In summary, we report an extremely rare case of POSRCC presenting as a non-mucinous ovarian carcinoma with mucin-laden signet-ring cells. Although several characteristic features have been described to distinguish POSRCC from metastatic ovarian SRCCs, these features may not be evident in advanced stage POSRCC, which can complicate accurate diagnosis. A residual risk of an occult gastrointestinal or pancreatobiliary primary cannot be entirely excluded, as the originating malignancy may remain subclinical or below the threshold of clinical detection even after thorough evaluation. Therefore, differentiation from metastatic SRCCs requires comprehensive evaluation of clinical and pathological findings, including immunohistochemical staining.

In our literature review, most reported cases of POSRCC were admixed with mucinous adenocarcinomas, whereas only a few cases were described in non-mucinous carcinomas. However, underreporting of POSRCC and incomplete documentation of non-mucinous POSRCC cases may exist, given the wide and complex histologic spectrum of SRCC. Pathologists should be aware of these possibilities in primary ovarian tumors and their metastases to avoid misdiagnosis as metastatic disease from a non-ovarian neoplasm.
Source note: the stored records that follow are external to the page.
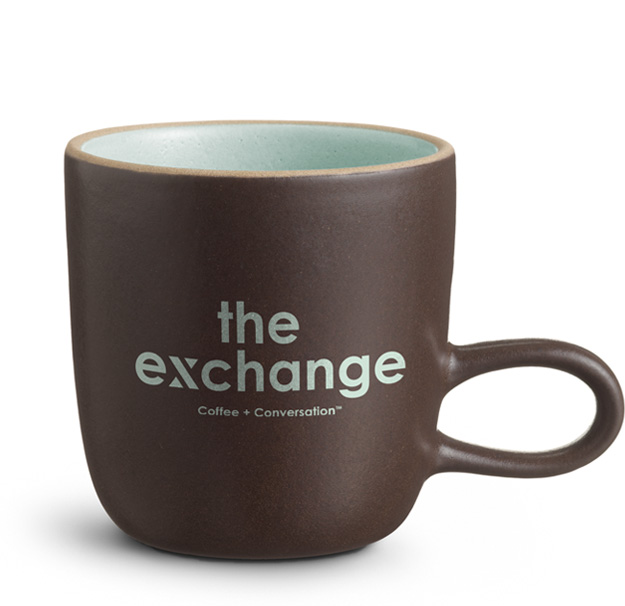 Coffee mug from The Exchange Coffee House | Opening 2019 | The Canyons, a new home community in Castle Pines, CO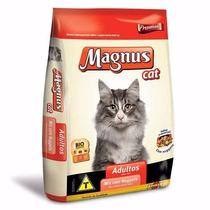 Ração Magnus Premium Gatos Adultos Mix Nuggets 25kg-homepet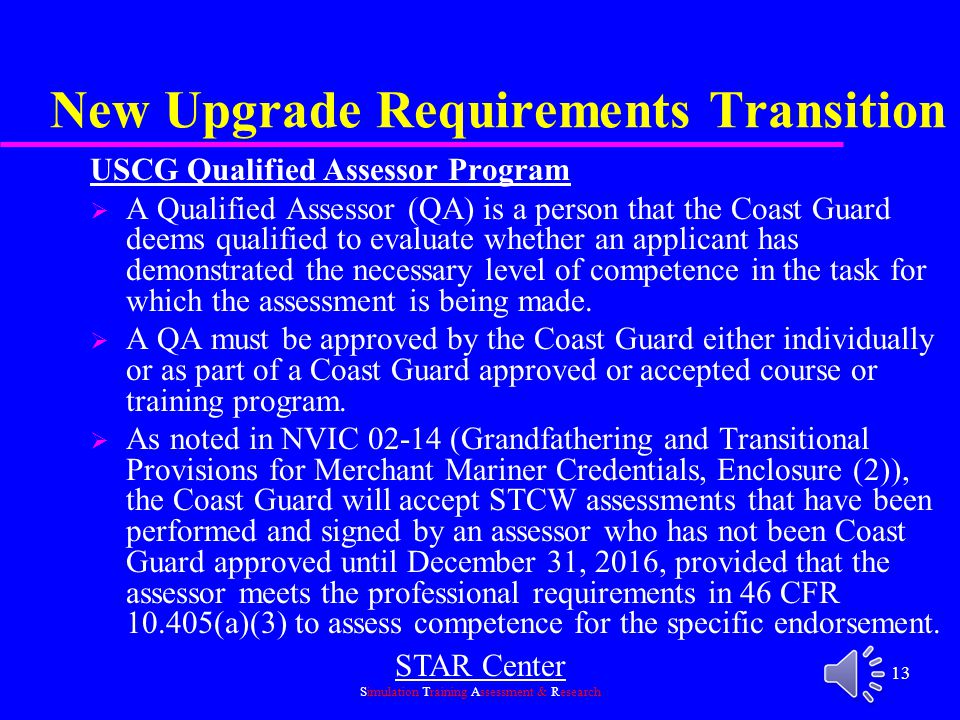 New Upgrade Requirements Transition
Although treatment outcomes of POSRCC vary widely across reports, cases that are not definitively early-stage may warrant aggressive management with surgery and chemotherapy due to rapid disease progression and poor prognosis. In particular, the specific admixed histologic subtype containing signet-ring cells appears to be critical for predicting survival outcomes. Pathologists should carefully assess the non-mucinous components in POSRCC, since the underlying histologic subtype, rather than the quantity or mere presence of signet-ring cells, appears to have a stronger correlation with poor prognosis.